→ **GIVEN TEXT**
------
The lease type denotes the inclusion or exclusion of property operating expenses within the lease rate being quoted. Lease types can include industrial gross, gross, modified gross, modified net, single net, double net, triple net, and absolute net. The main leases you will encounter in the market are:
- Gross: This lease rental payment includes payment for rent, property tax, insurance, and common area maintenance expenses. This is typically found with older, privately held landlords.
- Modified gross: This rental payment includes payment for rent, property tax, and insurance, but not common area maintenance.
- Triple net: This lease rental payment only includes rent. Property tax, insurance, and common area maintenance are paid separately. Each “net” within the term “triple net lease” represents an operating expense, namely, property tax, insurance, and common area maintenance. This type of lease is commonly found with institutional landlords and landlords who have purchased property within the last ten years.
------
→ **RECORDS SHOWN**
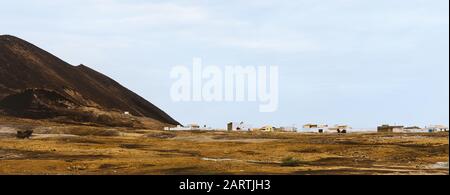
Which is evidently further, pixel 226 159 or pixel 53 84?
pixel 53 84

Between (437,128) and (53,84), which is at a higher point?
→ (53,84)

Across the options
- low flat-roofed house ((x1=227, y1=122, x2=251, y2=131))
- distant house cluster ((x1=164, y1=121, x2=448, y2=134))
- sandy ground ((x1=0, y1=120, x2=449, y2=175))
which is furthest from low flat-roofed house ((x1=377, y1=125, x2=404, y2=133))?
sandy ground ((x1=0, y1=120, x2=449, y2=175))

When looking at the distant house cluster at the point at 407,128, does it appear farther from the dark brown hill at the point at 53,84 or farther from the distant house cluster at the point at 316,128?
------
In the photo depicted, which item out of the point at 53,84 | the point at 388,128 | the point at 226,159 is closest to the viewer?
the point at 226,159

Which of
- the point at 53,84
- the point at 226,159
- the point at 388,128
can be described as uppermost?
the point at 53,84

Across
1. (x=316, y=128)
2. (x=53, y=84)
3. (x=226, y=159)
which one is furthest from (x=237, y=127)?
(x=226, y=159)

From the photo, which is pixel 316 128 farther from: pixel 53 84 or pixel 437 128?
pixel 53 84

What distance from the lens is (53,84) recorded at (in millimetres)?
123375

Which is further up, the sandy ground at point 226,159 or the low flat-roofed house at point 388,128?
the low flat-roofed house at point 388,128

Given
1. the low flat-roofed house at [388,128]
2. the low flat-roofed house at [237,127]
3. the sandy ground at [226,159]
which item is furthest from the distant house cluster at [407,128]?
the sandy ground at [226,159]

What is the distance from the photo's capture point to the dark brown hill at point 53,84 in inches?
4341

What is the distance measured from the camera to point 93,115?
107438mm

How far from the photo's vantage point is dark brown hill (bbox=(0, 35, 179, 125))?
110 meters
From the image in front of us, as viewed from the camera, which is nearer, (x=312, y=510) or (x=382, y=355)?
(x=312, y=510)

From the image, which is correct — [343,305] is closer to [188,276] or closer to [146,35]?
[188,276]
------
→ **REQUESTS**
1. According to the text on lease types, what kind of landlord typically offers a gross lease?
2. Rewrite the listing from the line with "Which is evidently" to the line with "When looking at", replacing "distant house cluster" with "remote house cluster" and changing nothing else.

→ **FINAL ANSWERS**
1. Older, privately held landlords

2.
Which is evidently further, pixel 226 159 or pixel 53 84?
pixel 53 84

Between (437,128) and (53,84), which is at a higher point?
→ (53,84)

Across the options
- low flat-roofed house ((x1=227, y1=122, x2=251, y2=131))
- remote house cluster ((x1=164, y1=121, x2=448, y2=134))
- sandy ground ((x1=0, y1=120, x2=449, y2=175))
which is furthest from low flat-roofed house ((x1=377, y1=125, x2=404, y2=133))?
sandy ground ((x1=0, y1=120, x2=449, y2=175))

When looking at the remote house cluster at the point at 407,128, does it appear farther from the dark brown hill at the point at 53,84 or farther from the remote house cluster at the point at 316,128?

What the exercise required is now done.